Taking pictures of poor kids as they smile, and then convincing the world that the reality is confined within the frame, is sheer dismissal of traumas they suffer. This only pushes people to look the other way when they are not smiling or posing. It’s an unforgivable deception, despite the starkly humble mien of these photographed characters, but one that sells so commonly.
Poor of the Karachi kutchi abadi, with their forever survival mode, live day to day, that is until they give up surviving or die trying. The misfortunes that ambush them from poverty gateway routinely range from famine, inaccessible potable water, lack of education, to being violently discriminated against. So much so that this treatment has been normalized.
12-year-old Ahmed*, a Pashtun kid residing in Liaquatabad katchi abadi, who would have smiled at someone taking his photograph all the same; or if offered a sweet, didn’t live for that moment of deception. He fell into an open deadly nullah. The same nullah which the Karachi and federal authorities together dug wide to ‘resolve’ all the flooding during monsoons. His death didn’t cause uproar among circles beyond family and his own community. And there has been no criminal proceedings.
They dug it wide at the expense of all the once “leased” houses that flanked its shores. Many houses were straight up bulldozed by the authorities after weeks of markings that haunted the dwellers. On the day of anti-encroachment operations, the tenants were dragged out so there are no hindrances.

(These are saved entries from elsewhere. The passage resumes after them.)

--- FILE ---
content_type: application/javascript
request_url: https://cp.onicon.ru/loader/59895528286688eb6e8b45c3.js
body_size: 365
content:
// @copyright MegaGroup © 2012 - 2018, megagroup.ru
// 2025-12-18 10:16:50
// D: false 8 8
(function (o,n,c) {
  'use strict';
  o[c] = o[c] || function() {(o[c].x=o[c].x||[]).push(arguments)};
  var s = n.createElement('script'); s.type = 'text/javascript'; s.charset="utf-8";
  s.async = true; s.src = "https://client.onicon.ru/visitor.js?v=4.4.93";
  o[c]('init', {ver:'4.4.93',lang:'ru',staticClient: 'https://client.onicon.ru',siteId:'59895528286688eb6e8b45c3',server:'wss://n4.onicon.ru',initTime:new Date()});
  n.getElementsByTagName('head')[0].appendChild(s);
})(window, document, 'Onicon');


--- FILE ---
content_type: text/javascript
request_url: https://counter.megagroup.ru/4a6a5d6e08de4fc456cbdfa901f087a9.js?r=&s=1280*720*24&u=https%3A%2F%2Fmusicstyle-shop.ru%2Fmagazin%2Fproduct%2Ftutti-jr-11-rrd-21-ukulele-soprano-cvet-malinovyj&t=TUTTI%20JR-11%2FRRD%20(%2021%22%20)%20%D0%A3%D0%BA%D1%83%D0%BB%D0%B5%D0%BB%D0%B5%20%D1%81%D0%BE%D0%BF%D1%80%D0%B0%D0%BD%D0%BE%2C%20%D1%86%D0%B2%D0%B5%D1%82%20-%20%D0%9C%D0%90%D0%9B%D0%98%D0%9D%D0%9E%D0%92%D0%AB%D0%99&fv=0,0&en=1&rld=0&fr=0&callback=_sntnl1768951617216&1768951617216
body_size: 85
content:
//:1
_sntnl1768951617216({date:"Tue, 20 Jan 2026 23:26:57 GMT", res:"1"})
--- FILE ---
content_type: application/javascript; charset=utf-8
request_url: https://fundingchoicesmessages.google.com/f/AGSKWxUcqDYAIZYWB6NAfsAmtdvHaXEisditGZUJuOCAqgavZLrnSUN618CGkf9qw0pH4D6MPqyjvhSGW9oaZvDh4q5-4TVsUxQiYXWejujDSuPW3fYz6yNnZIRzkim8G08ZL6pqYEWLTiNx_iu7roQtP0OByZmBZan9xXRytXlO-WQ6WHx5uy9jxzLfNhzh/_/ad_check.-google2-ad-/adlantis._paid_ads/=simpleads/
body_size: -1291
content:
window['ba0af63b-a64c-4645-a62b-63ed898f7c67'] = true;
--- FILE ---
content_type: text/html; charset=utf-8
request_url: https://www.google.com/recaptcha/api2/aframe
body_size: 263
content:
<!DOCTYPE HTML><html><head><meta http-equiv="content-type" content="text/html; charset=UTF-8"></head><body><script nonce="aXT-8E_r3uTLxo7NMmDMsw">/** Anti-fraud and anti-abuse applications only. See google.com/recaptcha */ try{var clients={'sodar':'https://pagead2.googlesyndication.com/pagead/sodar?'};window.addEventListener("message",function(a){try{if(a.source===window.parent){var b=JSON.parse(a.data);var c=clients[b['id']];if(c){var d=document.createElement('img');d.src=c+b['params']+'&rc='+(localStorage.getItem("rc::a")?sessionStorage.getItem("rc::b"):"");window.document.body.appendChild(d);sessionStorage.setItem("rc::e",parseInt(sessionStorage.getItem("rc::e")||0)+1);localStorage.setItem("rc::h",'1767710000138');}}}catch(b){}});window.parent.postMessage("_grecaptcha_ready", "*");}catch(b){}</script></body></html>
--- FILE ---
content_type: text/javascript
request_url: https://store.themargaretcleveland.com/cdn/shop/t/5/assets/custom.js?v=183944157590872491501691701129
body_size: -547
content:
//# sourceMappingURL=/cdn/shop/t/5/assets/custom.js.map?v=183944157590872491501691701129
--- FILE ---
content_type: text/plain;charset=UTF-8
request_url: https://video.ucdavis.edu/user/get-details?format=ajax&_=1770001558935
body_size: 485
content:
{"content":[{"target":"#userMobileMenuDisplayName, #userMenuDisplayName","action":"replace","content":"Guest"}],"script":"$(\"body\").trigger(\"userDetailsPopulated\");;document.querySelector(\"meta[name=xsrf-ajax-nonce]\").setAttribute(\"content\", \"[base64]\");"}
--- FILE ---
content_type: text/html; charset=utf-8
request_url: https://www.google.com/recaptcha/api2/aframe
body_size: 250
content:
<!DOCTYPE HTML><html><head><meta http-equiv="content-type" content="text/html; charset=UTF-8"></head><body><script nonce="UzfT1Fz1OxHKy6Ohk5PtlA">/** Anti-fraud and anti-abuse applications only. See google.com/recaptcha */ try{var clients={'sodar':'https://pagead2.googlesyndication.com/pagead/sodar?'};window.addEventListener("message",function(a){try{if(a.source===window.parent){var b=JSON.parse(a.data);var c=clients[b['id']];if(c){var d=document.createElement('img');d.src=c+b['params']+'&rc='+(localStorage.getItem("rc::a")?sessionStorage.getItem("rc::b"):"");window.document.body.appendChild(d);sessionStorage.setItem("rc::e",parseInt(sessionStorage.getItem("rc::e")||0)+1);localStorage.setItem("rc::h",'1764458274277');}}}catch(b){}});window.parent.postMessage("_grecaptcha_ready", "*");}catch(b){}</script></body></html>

But even the houses that were spared because they didn’t “violate” an arbitrary line that had just recently been marked, some of them eventually fell to settlement– an engineering phenomenon where water streams weaken the base soil and compaction of earth.
In one such house resided Fatima, whose roof collapsed while she was resting inside. She died.
In the name of climate-led changes and risk management, the policymakers, it seems, are reducing their full swing efforts, state machinery and devices to make-shift and photo-op-worthy steps. They say these illegal establishments have shrunk the nullah channel and thus the rain-drains can’t dewater the city when it rains more than expected.
It does them two benefits, among others: a) it’s immediately noticeable so the chances of people believing government is finally doing something for the city are higher, b) real reasons behind this flooding are easily glossed over.
So what are the real reasons? And why razing the houses of the poor without sooner or later rehabilitating them is not going to do anybody any good, but in fact only chronic harm?
Dr Noman Ahmed is dean at NED University’s architecture department and has been an active voice on the parasitic policies, or lack thereof, that have eaten up Karachi’s urban planning. He says only when the watersheds of Karachi are left open is when the city can avert flooding. Those watersheds are not effected by shanties built around the channels, but by the heavy constructions on lands that
In July, National Logistics Cell said that ahead of heavy monsoon rains and flood warnings, it “chalked out a detailed plan to help avert flooding in Orangi storm water drain and minimize chance of damages to the properties.
When the city floods, the most expedient thing for the government to do is to find the fall-guy (or fall community) and then make them the collateral to seem concerned about deluged cosmopolitan.
Little do they realize that razing shanties from banks of nullahs do just as much good to drainages as their being there in the first place caused the floodings: next to nothing.
City’s master planning and engineering experts all equivocally say the real reason is large housing projects and high-rise buildings that cropped up illegally to cater to the desperately increasing housing demand.
“Unless you set right the wrongs done by these illegally built societies that are constructed either smack in the middle of nullah channels or in violation of master planning, no good will ever come out of rendering poor homeless…,” Ahmed notes.
Bashir Lakhani, an engineer who designed drains for city’s DHA society and is now consultant for largest water project K-IV, Arif Hasan, a celebrated architect and critic on illegal housings, and Amber Alibhai, a civil society activist who runs Shehri NGO, all agree and have more or less the same opinion.
Today one-third of Pakistan is literally deluged and while major chunk of blame is on the global north for their untamed contribution to climate catastrophe that led to Pakistan’s monsoon “on steroids”, some share of blame also lies on Pakistani officials for making policies that were either half-cooked, made in bad-taste or were outright intentional to cause harm to certain segments of the country.
The talks and conferences like COP27 scheduled later this year must convince people in authority globally to take active responsibility and make the responsible literally pay reparations to those at the receiving ends. It should also practically do something to chart out workable policies for developing states to better resolve the cataclysmic effects of climate. Or this may just be another futile talk that would lead nowhere and waste millions of dollars spent on it and entrusted to it.